[Dataset items]
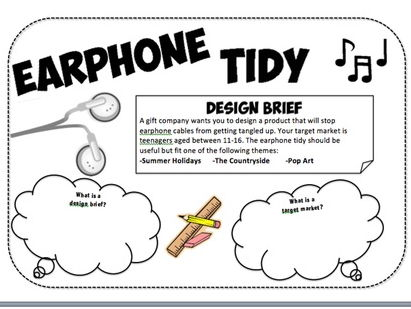 Design and technology - Earphone tidy project. SOW, 2 x work booklet & power points
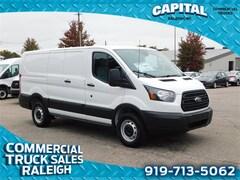 2019 Ford Transit-250 Base w/60/40 Pass-Side Cargo Doors Cargo Van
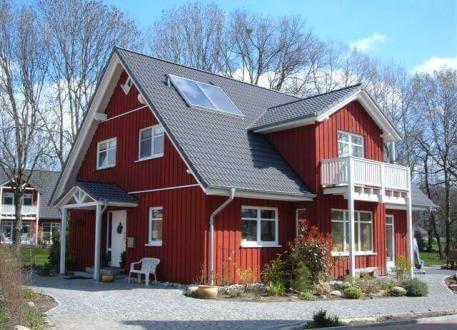 einfamilienhaus bauen 30 angebote mit grundrissen und baukosten seite 13. Black Bedroom Furniture Sets. Home Design Ideas
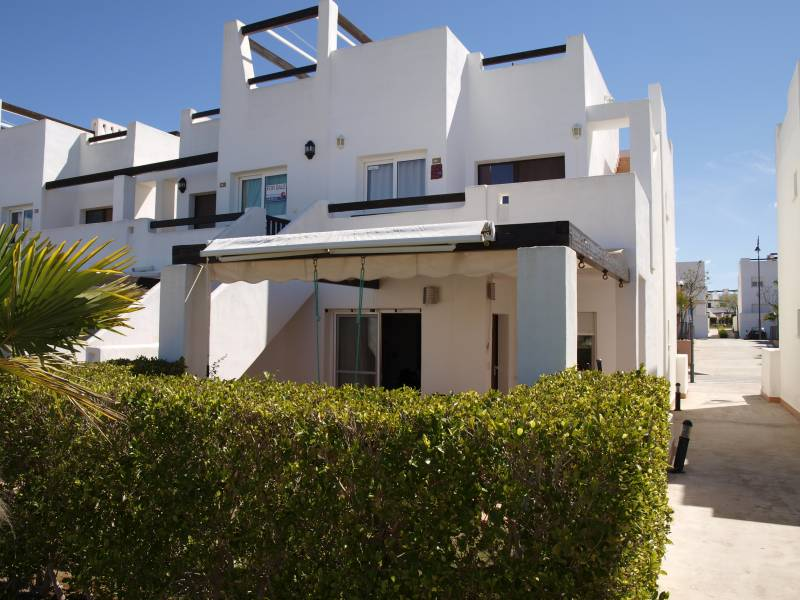 Apartment ref 3265-02458 for sale in Condado De Alhama Spain - Quality Homes Costa Cálida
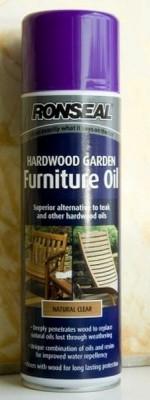 Aliejus baldams Hardwool Furniture Oil (spray) 0,5ltr colorless Paveikslėlis 1 iš 1 236860000236
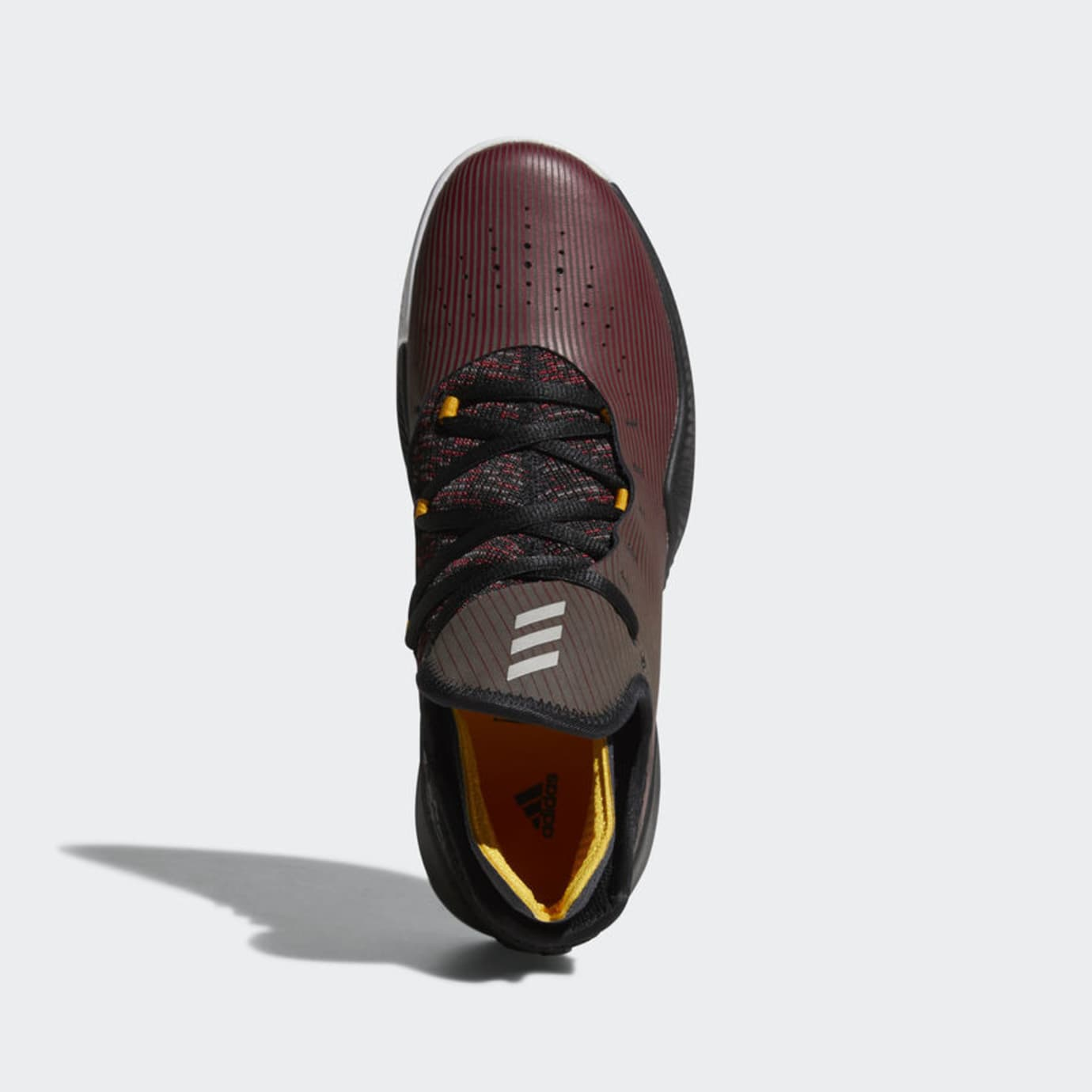 Adidas James Harden Pensole Academy B96346 (Top)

▸ WORK ORDER
Aside from the pictures, copy all of the entries exactly.

▸ RESULT
 Design and technology - Earphone tidy project. SOW, 2 x work booklet & power points
 2019 Ford Transit-250 Base w/60/40 Pass-Side Cargo Doors Cargo Van
 einfamilienhaus bauen 30 angebote mit grundrissen und baukosten seite 13. Black Bedroom Furniture Sets. Home Design Ideas
 Apartment ref 3265-02458 for sale in Condado De Alhama Spain - Quality Homes Costa Cálida
 Aliejus baldams Hardwool Furniture Oil (spray) 0,5ltr colorless Paveikslėlis 1 iš 1 236860000236
 Adidas James Harden Pensole Academy B96346 (Top)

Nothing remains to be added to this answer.